Madhukar Vissapragada

Posted on Jun 26 • Edited on Jul 16

Caching — From Fundamentals to Production Systems

#systemdesign #interview #softwareengineering #showdev

Section 1: What is Caching?

Caching is a technique to store a small amount of data for faster retrieval and higher throughput.

Caching is used in two scenarios:

High read frequency — when a particular piece of data is requested a very high number of times
Expensive computation — when fetching data requires complex joins or aggregations — caching the result avoids recomputing it every time

Computer memory hierarchy

To understand why we cache only a small amount of data, we need to look at how computer memory is structured.

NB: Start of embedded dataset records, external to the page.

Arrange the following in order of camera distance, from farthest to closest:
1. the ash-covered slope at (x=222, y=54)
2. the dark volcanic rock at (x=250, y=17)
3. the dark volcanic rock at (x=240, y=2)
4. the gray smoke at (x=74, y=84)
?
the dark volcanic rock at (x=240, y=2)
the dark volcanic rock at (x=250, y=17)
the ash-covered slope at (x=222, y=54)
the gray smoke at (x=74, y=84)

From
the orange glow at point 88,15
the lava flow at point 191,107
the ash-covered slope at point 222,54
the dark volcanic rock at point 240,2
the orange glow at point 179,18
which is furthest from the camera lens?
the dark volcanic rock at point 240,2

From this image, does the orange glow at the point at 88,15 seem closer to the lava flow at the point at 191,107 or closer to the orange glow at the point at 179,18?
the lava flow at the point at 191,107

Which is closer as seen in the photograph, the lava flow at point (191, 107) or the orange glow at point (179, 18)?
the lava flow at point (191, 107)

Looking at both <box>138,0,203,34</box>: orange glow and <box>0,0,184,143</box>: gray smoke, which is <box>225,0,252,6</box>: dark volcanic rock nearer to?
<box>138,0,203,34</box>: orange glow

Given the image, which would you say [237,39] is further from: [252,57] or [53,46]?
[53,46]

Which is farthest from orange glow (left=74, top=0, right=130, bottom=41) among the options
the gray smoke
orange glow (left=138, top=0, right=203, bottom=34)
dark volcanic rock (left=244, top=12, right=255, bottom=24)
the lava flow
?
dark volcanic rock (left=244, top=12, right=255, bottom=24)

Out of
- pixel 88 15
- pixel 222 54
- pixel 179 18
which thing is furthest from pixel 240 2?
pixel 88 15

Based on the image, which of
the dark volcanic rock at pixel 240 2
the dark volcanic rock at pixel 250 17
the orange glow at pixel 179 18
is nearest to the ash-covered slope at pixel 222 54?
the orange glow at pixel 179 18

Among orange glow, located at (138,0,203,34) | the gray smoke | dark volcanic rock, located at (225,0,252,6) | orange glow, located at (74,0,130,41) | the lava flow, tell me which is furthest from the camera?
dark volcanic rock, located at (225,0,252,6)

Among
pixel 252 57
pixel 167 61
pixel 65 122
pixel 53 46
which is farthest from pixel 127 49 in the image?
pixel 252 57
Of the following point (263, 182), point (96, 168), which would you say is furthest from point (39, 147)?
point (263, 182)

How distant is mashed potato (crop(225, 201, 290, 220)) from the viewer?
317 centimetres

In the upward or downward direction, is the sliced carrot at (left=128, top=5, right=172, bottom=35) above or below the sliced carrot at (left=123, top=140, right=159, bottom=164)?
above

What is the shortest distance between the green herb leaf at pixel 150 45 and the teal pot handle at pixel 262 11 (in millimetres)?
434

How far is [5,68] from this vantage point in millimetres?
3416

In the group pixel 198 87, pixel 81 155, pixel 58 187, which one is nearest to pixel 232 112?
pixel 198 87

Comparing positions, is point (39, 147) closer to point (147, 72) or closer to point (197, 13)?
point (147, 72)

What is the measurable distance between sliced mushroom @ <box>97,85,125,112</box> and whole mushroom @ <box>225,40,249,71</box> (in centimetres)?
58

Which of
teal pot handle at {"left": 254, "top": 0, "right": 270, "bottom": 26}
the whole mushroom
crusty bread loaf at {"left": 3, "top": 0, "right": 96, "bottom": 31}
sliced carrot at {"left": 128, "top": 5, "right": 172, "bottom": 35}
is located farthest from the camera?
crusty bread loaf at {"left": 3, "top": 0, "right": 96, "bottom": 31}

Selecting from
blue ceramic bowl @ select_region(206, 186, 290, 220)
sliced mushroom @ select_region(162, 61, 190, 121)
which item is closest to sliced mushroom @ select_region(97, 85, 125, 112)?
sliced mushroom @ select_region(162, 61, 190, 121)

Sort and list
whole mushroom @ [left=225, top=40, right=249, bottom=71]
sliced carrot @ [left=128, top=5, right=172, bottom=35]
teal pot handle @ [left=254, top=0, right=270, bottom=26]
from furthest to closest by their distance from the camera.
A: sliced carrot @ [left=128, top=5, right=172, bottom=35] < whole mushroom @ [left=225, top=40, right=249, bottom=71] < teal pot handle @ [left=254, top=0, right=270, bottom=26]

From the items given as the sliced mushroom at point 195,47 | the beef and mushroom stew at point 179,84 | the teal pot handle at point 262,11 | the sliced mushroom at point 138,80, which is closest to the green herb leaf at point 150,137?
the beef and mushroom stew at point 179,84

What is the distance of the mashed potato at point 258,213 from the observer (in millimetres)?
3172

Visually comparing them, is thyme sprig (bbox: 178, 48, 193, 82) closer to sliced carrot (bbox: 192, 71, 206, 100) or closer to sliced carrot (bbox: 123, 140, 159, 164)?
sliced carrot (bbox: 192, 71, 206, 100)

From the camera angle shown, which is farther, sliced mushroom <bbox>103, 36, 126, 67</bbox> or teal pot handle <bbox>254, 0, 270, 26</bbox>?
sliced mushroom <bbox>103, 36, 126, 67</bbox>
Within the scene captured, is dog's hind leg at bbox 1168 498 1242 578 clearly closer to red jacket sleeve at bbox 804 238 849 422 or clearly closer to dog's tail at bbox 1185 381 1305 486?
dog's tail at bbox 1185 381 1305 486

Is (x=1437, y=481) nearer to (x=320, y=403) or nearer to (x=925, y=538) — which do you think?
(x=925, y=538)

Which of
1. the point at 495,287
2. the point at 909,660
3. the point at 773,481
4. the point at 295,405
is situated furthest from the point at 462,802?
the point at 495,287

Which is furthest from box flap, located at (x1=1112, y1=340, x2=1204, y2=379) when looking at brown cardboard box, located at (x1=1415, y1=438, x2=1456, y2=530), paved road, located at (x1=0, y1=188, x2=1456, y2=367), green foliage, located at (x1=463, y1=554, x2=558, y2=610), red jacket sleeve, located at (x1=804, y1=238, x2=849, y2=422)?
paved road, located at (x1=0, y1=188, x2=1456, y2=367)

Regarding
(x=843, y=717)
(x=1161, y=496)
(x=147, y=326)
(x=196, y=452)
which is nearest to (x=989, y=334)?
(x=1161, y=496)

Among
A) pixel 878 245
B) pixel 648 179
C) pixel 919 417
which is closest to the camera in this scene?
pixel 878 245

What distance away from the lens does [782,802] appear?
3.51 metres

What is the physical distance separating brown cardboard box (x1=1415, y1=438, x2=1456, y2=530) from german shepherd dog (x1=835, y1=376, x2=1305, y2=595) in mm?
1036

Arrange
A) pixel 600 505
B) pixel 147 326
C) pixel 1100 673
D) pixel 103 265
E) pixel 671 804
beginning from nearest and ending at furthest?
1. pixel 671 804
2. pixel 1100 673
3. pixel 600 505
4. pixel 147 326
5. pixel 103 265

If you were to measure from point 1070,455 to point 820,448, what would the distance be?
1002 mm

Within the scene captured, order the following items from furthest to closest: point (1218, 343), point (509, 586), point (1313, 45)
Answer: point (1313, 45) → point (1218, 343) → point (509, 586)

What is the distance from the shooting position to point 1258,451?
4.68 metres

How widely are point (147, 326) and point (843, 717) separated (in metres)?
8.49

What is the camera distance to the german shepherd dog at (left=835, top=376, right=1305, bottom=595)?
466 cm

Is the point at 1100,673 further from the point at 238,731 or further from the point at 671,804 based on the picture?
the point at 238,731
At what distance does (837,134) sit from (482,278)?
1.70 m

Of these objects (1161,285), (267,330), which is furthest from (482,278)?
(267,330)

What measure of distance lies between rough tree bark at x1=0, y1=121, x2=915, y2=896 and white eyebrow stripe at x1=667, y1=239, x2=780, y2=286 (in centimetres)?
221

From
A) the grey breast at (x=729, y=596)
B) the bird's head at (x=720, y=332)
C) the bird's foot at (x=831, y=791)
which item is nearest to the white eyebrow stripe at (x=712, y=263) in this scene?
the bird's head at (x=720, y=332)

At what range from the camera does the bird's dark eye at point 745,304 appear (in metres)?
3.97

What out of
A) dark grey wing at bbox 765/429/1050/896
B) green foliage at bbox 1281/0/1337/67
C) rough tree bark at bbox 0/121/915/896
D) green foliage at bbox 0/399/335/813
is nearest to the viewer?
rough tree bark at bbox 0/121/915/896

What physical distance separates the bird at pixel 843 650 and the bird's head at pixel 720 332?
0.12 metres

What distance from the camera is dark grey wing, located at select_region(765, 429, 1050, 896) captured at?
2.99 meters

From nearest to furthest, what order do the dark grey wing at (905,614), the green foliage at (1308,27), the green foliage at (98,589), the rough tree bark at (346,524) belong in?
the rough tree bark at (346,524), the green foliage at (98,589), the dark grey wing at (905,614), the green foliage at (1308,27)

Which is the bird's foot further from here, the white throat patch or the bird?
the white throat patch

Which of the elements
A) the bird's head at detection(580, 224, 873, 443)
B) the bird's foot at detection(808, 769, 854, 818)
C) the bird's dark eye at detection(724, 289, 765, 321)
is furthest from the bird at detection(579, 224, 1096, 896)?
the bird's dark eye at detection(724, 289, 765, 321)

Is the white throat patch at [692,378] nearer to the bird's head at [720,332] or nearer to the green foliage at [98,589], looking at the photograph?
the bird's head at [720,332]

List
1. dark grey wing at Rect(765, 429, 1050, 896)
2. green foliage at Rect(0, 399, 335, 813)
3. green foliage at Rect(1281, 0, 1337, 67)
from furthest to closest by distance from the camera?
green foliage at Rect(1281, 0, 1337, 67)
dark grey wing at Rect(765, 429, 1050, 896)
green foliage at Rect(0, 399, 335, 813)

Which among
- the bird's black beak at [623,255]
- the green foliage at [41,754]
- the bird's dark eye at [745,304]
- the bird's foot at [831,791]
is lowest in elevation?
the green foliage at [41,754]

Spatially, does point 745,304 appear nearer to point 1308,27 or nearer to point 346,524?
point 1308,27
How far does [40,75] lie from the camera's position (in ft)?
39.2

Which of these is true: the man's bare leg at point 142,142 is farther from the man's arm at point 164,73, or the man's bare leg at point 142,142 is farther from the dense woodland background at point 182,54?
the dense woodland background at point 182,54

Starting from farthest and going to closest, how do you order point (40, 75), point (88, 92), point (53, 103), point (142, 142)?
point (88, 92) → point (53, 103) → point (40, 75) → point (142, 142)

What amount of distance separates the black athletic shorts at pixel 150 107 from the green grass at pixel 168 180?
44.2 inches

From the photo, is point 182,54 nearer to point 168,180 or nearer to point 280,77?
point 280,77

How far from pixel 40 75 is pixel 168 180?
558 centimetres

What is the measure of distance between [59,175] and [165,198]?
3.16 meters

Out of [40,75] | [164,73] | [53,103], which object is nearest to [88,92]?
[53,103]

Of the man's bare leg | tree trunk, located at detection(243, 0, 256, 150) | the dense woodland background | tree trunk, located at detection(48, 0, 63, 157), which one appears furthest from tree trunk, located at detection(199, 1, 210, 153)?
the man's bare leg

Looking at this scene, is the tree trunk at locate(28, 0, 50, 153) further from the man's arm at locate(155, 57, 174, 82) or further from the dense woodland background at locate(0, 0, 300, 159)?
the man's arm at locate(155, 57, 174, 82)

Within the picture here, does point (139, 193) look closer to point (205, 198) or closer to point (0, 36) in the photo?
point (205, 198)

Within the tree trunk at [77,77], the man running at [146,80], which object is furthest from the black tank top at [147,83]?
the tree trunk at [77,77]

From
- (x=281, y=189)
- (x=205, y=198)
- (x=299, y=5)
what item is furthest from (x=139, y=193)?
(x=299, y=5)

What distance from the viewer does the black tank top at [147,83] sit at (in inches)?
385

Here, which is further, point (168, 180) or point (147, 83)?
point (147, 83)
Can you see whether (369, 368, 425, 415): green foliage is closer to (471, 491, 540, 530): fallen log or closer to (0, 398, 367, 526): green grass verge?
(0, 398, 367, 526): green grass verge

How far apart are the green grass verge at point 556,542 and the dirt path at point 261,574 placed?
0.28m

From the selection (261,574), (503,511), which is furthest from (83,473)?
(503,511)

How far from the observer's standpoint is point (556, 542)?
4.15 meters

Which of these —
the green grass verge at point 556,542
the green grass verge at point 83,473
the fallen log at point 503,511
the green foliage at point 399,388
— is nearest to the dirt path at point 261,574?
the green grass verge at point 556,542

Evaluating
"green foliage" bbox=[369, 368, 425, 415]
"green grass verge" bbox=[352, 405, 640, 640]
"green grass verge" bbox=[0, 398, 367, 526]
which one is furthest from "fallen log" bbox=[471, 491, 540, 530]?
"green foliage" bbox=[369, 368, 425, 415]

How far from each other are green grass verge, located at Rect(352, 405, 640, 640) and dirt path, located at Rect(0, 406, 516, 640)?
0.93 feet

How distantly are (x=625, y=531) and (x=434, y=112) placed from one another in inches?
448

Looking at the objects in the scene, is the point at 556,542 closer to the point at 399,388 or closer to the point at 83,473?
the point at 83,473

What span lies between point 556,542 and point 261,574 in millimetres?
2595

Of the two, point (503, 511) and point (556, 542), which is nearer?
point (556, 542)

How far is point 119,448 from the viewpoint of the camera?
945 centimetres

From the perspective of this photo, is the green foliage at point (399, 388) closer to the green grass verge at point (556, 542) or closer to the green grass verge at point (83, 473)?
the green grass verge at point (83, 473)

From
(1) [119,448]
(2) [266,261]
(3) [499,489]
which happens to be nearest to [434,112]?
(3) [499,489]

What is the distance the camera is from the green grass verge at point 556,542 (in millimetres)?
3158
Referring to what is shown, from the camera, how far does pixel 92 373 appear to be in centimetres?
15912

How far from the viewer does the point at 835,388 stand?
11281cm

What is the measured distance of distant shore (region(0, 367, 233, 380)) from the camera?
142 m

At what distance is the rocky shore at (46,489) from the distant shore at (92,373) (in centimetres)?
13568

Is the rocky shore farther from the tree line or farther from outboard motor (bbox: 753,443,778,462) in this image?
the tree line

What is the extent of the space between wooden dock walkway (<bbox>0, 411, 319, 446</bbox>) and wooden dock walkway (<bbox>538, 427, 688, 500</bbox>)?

The higher up in the hierarchy, the faster the read — but the less space available.

Level	Speed	Size
Registers	Ultra fast	Bytes
CPU Cache	Very fast	Kilobytes
RAM	Fast	Gigabytes
Flash / SSD	Slower than RAM	Terabytes
Hard Disk	Slowest	Terabytes

The key insight — the smaller the storage, the faster the retrieval. Caching works by moving frequently accessed data up this hierarchy, closer to the CPU and away from the slow disk.

Section 2: Caching at Various Levels of the Application

Caching does not happen at just one place in a system. It happens at multiple levels — from the browser all the way to the backend database layer.

Frontend caching

As a frontend developer, you can cache data directly in the browser using:

Local Storage — persists even after the browser is closed
Session Storage — cleared when the browser tab is closed
Indexed DB — a full browser-side database for storing large structured data

Third party caching — CDN

Just like DNS is a third party service that resolves domain names, a CDN is a third party service that offers caching as a service.

CDN providers like Akamai, Cloudflare, and AWS Cloudfront have set up edge nodes around the globe. Static content is served directly from these edge nodes — close to the user — instead of travelling all the way to the origin server.

What can be cached in edge nodes? Any static content larger than 10KB — images, videos, code files, web pages, audio files.

CDN providers either own or rent space in data centers around the world to set up these edge nodes. Today, 70% of internet traffic is handled by CDNs — they are the backbone of the modern internet.

Backend caching

On the backend, we have three types of cache:

Local Cache — cache lives inside the application server's memory. Inherently distributed since every app server has its own cache.
Distributed Global Cache — a separate dedicated cache cluster shared by all app servers. Data is either sharded or replicated across cache servers.
Single Global Cache — one dedicated cache server shared by all app servers. No routing algorithm needed.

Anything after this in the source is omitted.